No. 6: N 34º 09.043 – W 82º 43.973 — Go back into Van Creek and stay to the right. A boat ramp with a nice dock is on a point. It is where the rowing events are held. Stop out from the ramp and fish it and the point upstream of it. Trad says he can catch a spot around the ramp and rip-rap on it almost every time he fishes it.
The creek channel swings in by this point and then runs down the bank. There are rocks on the point and on the bank downstream of it, and much of the bank is hard clay. This bank and point are very good prespawn areas this month for spotted bass. Trad will cast a crankbait or spinnerbait to this bank, especially when wind is blowing in on it, working it as long as he is catching fish.
No. 7: N 34º 09.110 – W 82º 44.506 — Rip-rap is always good, and the Harps Ferry Road bridge causes a pinch point at the mouth of the creek running to the left off Van Creek. Fish moving from the main lake up the creek to spawn will congregate on the bridge rip-rap and pilings and feed as they transition.
Trad fishes the rocks on both sides and the piling with an underspin and A-rig, as well as his other baits. He got a nice keeper spot off one of the pilings on the A-rig when we fished, and he said that was pretty automatic, especially if you were the first one to fish it that day.
Trad throws a light homemade A-rig, but he says a Flash Mob Jr. is very similar to it. He runs it with Berkley Swimmers in the 2.8 or 3.8 size and uses light jig heads so he can fish it better in shallow water.

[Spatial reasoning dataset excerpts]
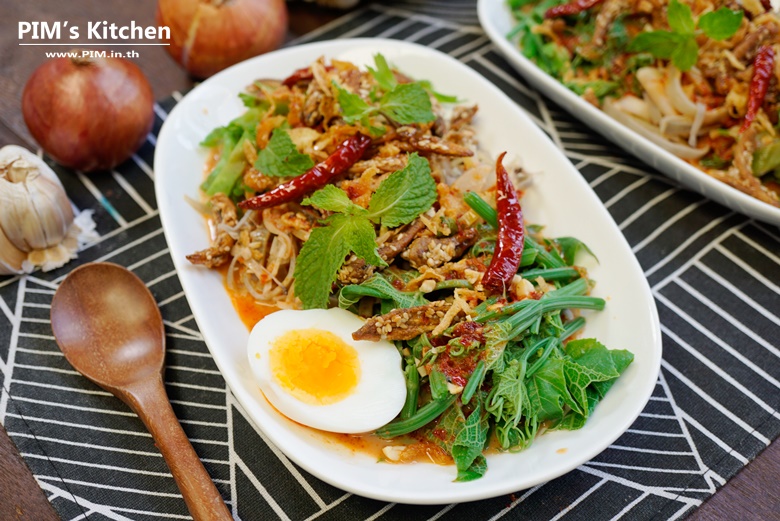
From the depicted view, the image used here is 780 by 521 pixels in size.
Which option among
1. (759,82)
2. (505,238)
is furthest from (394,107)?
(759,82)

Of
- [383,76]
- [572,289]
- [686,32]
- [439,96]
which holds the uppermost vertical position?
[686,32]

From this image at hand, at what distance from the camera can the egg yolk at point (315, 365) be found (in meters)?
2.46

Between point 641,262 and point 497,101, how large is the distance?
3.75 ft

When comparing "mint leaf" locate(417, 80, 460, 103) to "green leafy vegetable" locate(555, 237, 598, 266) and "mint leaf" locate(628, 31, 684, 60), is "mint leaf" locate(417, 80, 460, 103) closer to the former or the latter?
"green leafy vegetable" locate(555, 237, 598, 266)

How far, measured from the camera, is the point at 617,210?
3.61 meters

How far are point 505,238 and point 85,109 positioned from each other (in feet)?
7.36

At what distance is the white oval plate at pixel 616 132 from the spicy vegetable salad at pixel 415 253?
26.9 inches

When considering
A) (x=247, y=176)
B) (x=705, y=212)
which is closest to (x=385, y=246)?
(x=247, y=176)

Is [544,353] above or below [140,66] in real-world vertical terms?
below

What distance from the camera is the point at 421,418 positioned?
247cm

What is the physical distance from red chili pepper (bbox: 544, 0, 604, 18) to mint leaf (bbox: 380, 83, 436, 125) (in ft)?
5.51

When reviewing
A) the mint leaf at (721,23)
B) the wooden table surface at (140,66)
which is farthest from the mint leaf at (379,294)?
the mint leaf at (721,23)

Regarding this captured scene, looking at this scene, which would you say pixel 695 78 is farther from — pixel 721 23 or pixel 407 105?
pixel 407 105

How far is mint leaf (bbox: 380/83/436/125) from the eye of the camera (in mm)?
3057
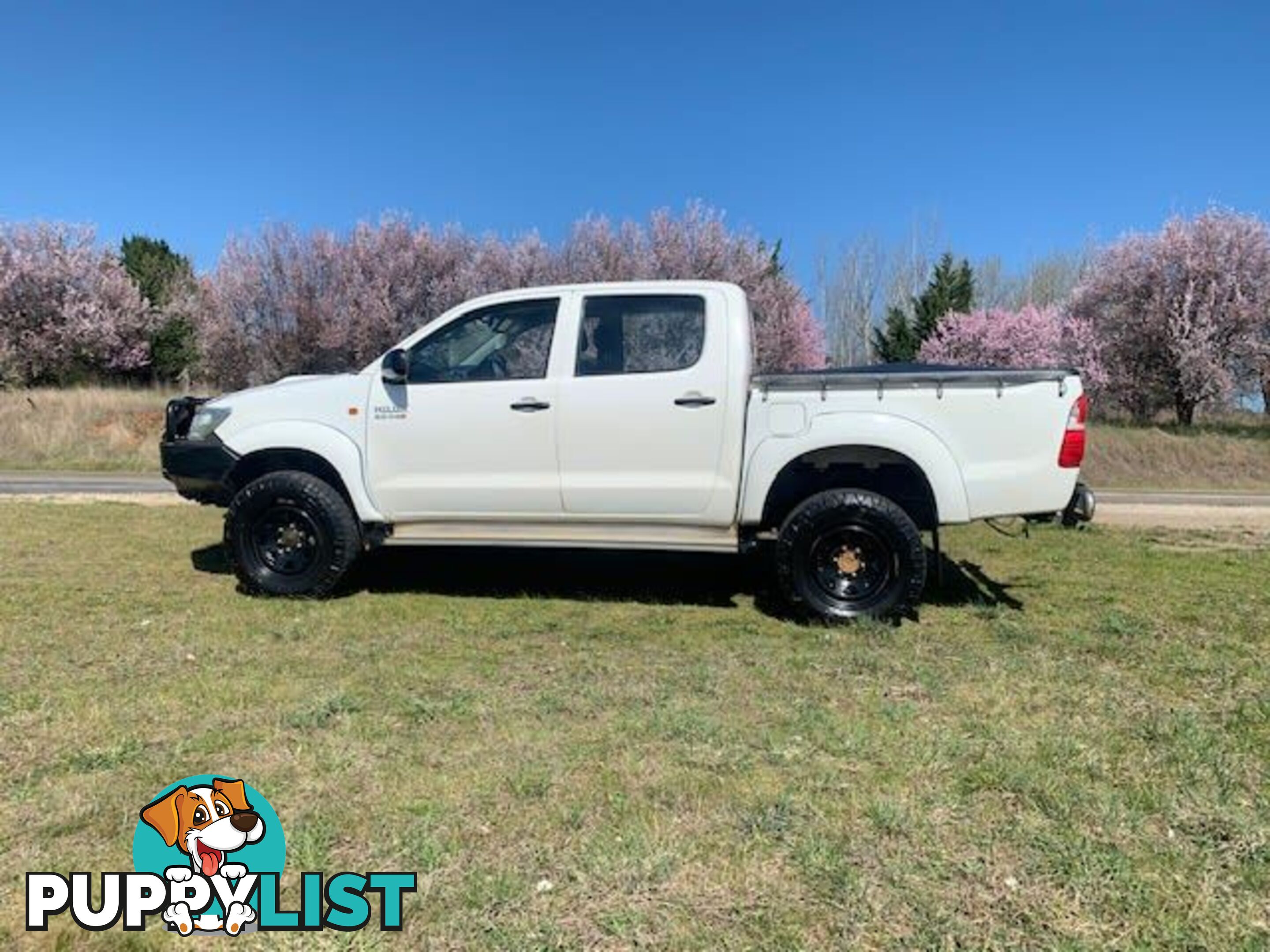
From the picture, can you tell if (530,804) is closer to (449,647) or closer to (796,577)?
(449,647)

Task:
For each statement below, answer yes or no according to the fishing article, quoting the exact words that decide it.
1. The rowing events are held at the boat ramp with a nice dock.
2. Trad uses heavy jig heads on his A-rig.
3. Much of the bank downstream of the point is soft mud.

Exercise response:
1. Yes: "It is where the rowing events are held."
2. No: "uses light jig heads so he can fish it better in shallow water."
3. No: "much of the bank is hard clay."